▸ Selection
# # # #

Update, 4/27/12:  The book arrived today and not only does it look exactly like it does in the picture above, it's just really cool seeing all these pictures I took in a hard-cover book.  I'm very impressed.

A Military Academy Education, 2nd Semester Plebe Year

Here are the courses I took as well as their units:
2nd term 83-84
CH102 General Chemistry II 3.0
EN104 Composition/Analysis/Critical Reading 3.0
HI102 History of Modern Europe 3.0
MA152 Calculus/Introduction to DE/Matrix Algebra 4.5
MS102 Small Unit Tactics 2.0
PE104 Phys Ed Foundations-Men 1.5
PL100 General Psychology 3.0

Total units: 20

Since I Dislike Both In This Story, It's Hard For Me To Figure Out Who Is The Good Guy and Who Is The Bad Guy In This Story

The University of Colorado at Boulder is the "Berkeley of the Mountains", and a bunch of pot smoking college students is, well, a bunch of pot smoking college students. I'm having a really hard time choosing which side I'm on here:
Stinky fish fertilizer and two dozen law-enforcement officers kept pot smokers away from a grassy quad at the University of Colorado on Friday, but a few hundred protesters defied the crackdown and rallied on another field, where some lit up at 4:20 p.m.

It was a far cry from last year's April 20 pot celebration, when more than 10,000 people gathered on the university's Norlin Quadrangle for the annual ritual of enjoying a smoke and demonstrating for legalizing marijuana.
Perhaps I don't have to choose a side; rather, I can just sit on the sidelines and enjoy the whole shebang.

Friday, April 20, 2012

A Military Academy Education

The latest issue of West Point magazine shares the following "Academics By The Numbers" on page 7:
Average number of credits per semester: 18
Average number of cadets per classroom: 17
Number of students who studied abroad this year: 120
Most popular major over the last 5 years: management
Most popular major for Class of 2012: mechanical engineering
Newest major: kinesiology (2007)

# # # #

▸ Problem to solve
Can you duplicate the blog post word for word between "The University of Colorado at" and "the whole shebang.", inclusive? Nothing here requires the material.

▸ Extracted data
# # # #

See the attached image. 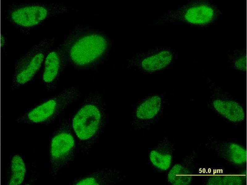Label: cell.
Instances as JSON below:
<instances>
[{"mask_svg": "<svg viewBox=\"0 0 247 185\" xmlns=\"http://www.w3.org/2000/svg\"><path fill=\"white\" fill-rule=\"evenodd\" d=\"M64 10V8L57 3L38 1L19 3L11 5L6 11V15L16 28L27 31Z\"/></svg>", "mask_w": 247, "mask_h": 185, "instance_id": "cell-1", "label": "cell"}, {"mask_svg": "<svg viewBox=\"0 0 247 185\" xmlns=\"http://www.w3.org/2000/svg\"><path fill=\"white\" fill-rule=\"evenodd\" d=\"M54 37L45 38L34 46L17 61L13 71L11 88L31 80L42 68L45 58L56 44Z\"/></svg>", "mask_w": 247, "mask_h": 185, "instance_id": "cell-2", "label": "cell"}, {"mask_svg": "<svg viewBox=\"0 0 247 185\" xmlns=\"http://www.w3.org/2000/svg\"><path fill=\"white\" fill-rule=\"evenodd\" d=\"M106 47L105 39L96 34L85 35L68 47V54L75 64L83 66L96 60L104 52Z\"/></svg>", "mask_w": 247, "mask_h": 185, "instance_id": "cell-3", "label": "cell"}, {"mask_svg": "<svg viewBox=\"0 0 247 185\" xmlns=\"http://www.w3.org/2000/svg\"><path fill=\"white\" fill-rule=\"evenodd\" d=\"M69 94L63 92L51 97L31 108L16 120L17 123L38 124L57 116L69 101Z\"/></svg>", "mask_w": 247, "mask_h": 185, "instance_id": "cell-4", "label": "cell"}, {"mask_svg": "<svg viewBox=\"0 0 247 185\" xmlns=\"http://www.w3.org/2000/svg\"><path fill=\"white\" fill-rule=\"evenodd\" d=\"M220 10L214 5L206 1L190 2L178 11V19L192 25L205 26L217 18Z\"/></svg>", "mask_w": 247, "mask_h": 185, "instance_id": "cell-5", "label": "cell"}, {"mask_svg": "<svg viewBox=\"0 0 247 185\" xmlns=\"http://www.w3.org/2000/svg\"><path fill=\"white\" fill-rule=\"evenodd\" d=\"M100 114L95 106L89 105L81 108L73 118V126L76 134L82 140L91 137L98 130Z\"/></svg>", "mask_w": 247, "mask_h": 185, "instance_id": "cell-6", "label": "cell"}, {"mask_svg": "<svg viewBox=\"0 0 247 185\" xmlns=\"http://www.w3.org/2000/svg\"><path fill=\"white\" fill-rule=\"evenodd\" d=\"M74 140L70 134L62 132L56 135L50 145L51 162L53 169H57L74 146Z\"/></svg>", "mask_w": 247, "mask_h": 185, "instance_id": "cell-7", "label": "cell"}, {"mask_svg": "<svg viewBox=\"0 0 247 185\" xmlns=\"http://www.w3.org/2000/svg\"><path fill=\"white\" fill-rule=\"evenodd\" d=\"M62 51L56 45L47 54L42 67V79L45 83L55 82L60 75L62 64Z\"/></svg>", "mask_w": 247, "mask_h": 185, "instance_id": "cell-8", "label": "cell"}, {"mask_svg": "<svg viewBox=\"0 0 247 185\" xmlns=\"http://www.w3.org/2000/svg\"><path fill=\"white\" fill-rule=\"evenodd\" d=\"M171 53L163 51L144 59L142 63L143 68L148 71L158 70L166 67L171 61Z\"/></svg>", "mask_w": 247, "mask_h": 185, "instance_id": "cell-9", "label": "cell"}, {"mask_svg": "<svg viewBox=\"0 0 247 185\" xmlns=\"http://www.w3.org/2000/svg\"><path fill=\"white\" fill-rule=\"evenodd\" d=\"M26 171L25 163L21 157L18 154L14 155L11 162V176L10 185H18L23 182Z\"/></svg>", "mask_w": 247, "mask_h": 185, "instance_id": "cell-10", "label": "cell"}, {"mask_svg": "<svg viewBox=\"0 0 247 185\" xmlns=\"http://www.w3.org/2000/svg\"><path fill=\"white\" fill-rule=\"evenodd\" d=\"M161 104L160 98L158 96L152 97L140 105L137 109V117L142 119L153 117L159 111Z\"/></svg>", "mask_w": 247, "mask_h": 185, "instance_id": "cell-11", "label": "cell"}, {"mask_svg": "<svg viewBox=\"0 0 247 185\" xmlns=\"http://www.w3.org/2000/svg\"><path fill=\"white\" fill-rule=\"evenodd\" d=\"M191 173L187 168L180 164H176L168 175V181L174 185H186L190 182Z\"/></svg>", "mask_w": 247, "mask_h": 185, "instance_id": "cell-12", "label": "cell"}, {"mask_svg": "<svg viewBox=\"0 0 247 185\" xmlns=\"http://www.w3.org/2000/svg\"><path fill=\"white\" fill-rule=\"evenodd\" d=\"M222 106V107H217V110L219 113L224 116L228 119L234 121H238L242 120L244 113L241 107L237 104L233 102H228V104L225 105L224 102L216 101Z\"/></svg>", "mask_w": 247, "mask_h": 185, "instance_id": "cell-13", "label": "cell"}, {"mask_svg": "<svg viewBox=\"0 0 247 185\" xmlns=\"http://www.w3.org/2000/svg\"><path fill=\"white\" fill-rule=\"evenodd\" d=\"M150 156L151 161L153 165L162 170H166L170 166L171 157L169 154L163 155L153 150L151 152Z\"/></svg>", "mask_w": 247, "mask_h": 185, "instance_id": "cell-14", "label": "cell"}, {"mask_svg": "<svg viewBox=\"0 0 247 185\" xmlns=\"http://www.w3.org/2000/svg\"><path fill=\"white\" fill-rule=\"evenodd\" d=\"M245 53L244 49L232 50L228 52V56L232 61V63L235 67L241 69L245 68Z\"/></svg>", "mask_w": 247, "mask_h": 185, "instance_id": "cell-15", "label": "cell"}, {"mask_svg": "<svg viewBox=\"0 0 247 185\" xmlns=\"http://www.w3.org/2000/svg\"><path fill=\"white\" fill-rule=\"evenodd\" d=\"M229 156L232 162L241 164L245 160V151L242 147L237 145L232 144L228 151Z\"/></svg>", "mask_w": 247, "mask_h": 185, "instance_id": "cell-16", "label": "cell"}, {"mask_svg": "<svg viewBox=\"0 0 247 185\" xmlns=\"http://www.w3.org/2000/svg\"><path fill=\"white\" fill-rule=\"evenodd\" d=\"M98 184L95 179L92 177L83 179L77 183V185H97Z\"/></svg>", "mask_w": 247, "mask_h": 185, "instance_id": "cell-17", "label": "cell"}]
</instances>
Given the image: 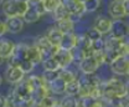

# # # #

▸ Written response
The University of Colorado at Boulder is the "Berkeley of the Mountains", and a bunch of pot smoking college students is, well, a bunch of pot smoking college students. I'm having a really hard time choosing which side I'm on here:
Stinky fish fertilizer and two dozen law-enforcement officers kept pot smokers away from a grassy quad at the University of Colorado on Friday, but a few hundred protesters defied the crackdown and rallied on another field, where some lit up at 4:20 p.m.

It was a far cry from last year's April 20 pot celebration, when more than 10,000 people gathered on the university's Norlin Quadrangle for the annual ritual of enjoying a smoke and demonstrating for legalizing marijuana.
Perhaps I don't have to choose a side; rather, I can just sit on the sidelines and enjoy the whole shebang.